But this is not an article about the state of the camera industry. Instead, it is a warning to expect the unexpected. Being taken by surprise is likely to become the norm, and the reasons are increasingly clear.

Accelerating disruption

It won’t surprise anyone to know that AI is behind all this. It is by far the most disruptive force in our lives, possibly ever. Almost daily, there are new breakthroughs and surprising revelations about novel and previously undreamed-of capabilities. It’s hard to keep up with it, not just in the sense of being able to read all the AI news in a single day but also in digesting and assimilating the information.

Popular internet sites like Engadget and Gizmodo have been around for a couple of decades, bringing news of new consumer devices. Twenty years ago, these were typically new types of MP3 players or “Netbooks”—those underpowered miniature laptops that struggled to boot up but could, over an almost geological timescale, connect to the internet and let you read your Hotmail.

But now, quite literally every day, we see developments in generative AI with existential implications. Who in the creative industries is not concerned about Sora?

In these febrile times in AI, it is quite normal to feel disengaged, bypassed and increasingly powerless. The recent video of the Figure Robot - now infused with OpenAI reasoning and language - is more than impressive, but none of the people I’ve spoken to about it have spontaneously welcomed it. That might be because, if my reaction was typical, it’s too much to take in, with the diffident but precise vocal responses, the physical dexterity and the delayed but very real human-to-machine interaction. It genuinely feels like this is a person talking to another life form.

## Task item A
Rewrite the AI disruption passage between "Popular internet sites" and "read your Hotmail.", inclusive, putting "email" in place of "Hotmail".
## Task item B
According to the AI disruption passage, why might none of the people the writer spoke to have spontaneously welcomed the Figure Robot video?

## Entries shown
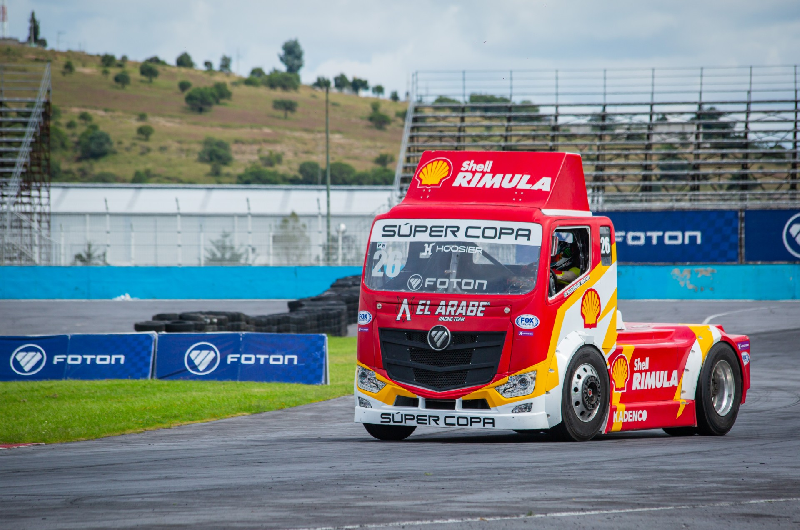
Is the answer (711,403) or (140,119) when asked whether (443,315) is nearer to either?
(711,403)

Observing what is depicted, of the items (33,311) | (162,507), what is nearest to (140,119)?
(33,311)

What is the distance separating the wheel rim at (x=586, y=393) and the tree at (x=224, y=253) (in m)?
32.3

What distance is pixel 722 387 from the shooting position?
11.0 m

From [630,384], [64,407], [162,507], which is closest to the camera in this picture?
[162,507]

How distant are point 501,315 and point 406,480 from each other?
225 centimetres

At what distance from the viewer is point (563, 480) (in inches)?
275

## Result A
Popular internet sites like Engadget and Gizmodo have been around for a couple of decades, bringing news of new consumer devices. Twenty years ago, these were typically new types of MP3 players or “Netbooks”—those underpowered miniature laptops that struggled to boot up but could, over an almost geological timescale, connect to the internet and let you read your email.

## Result B
If the writer's own reaction was typical, the video is too much to take in. It combines diffident but precise vocal responses, physical dexterity, and delayed but very real human-to-machine interaction.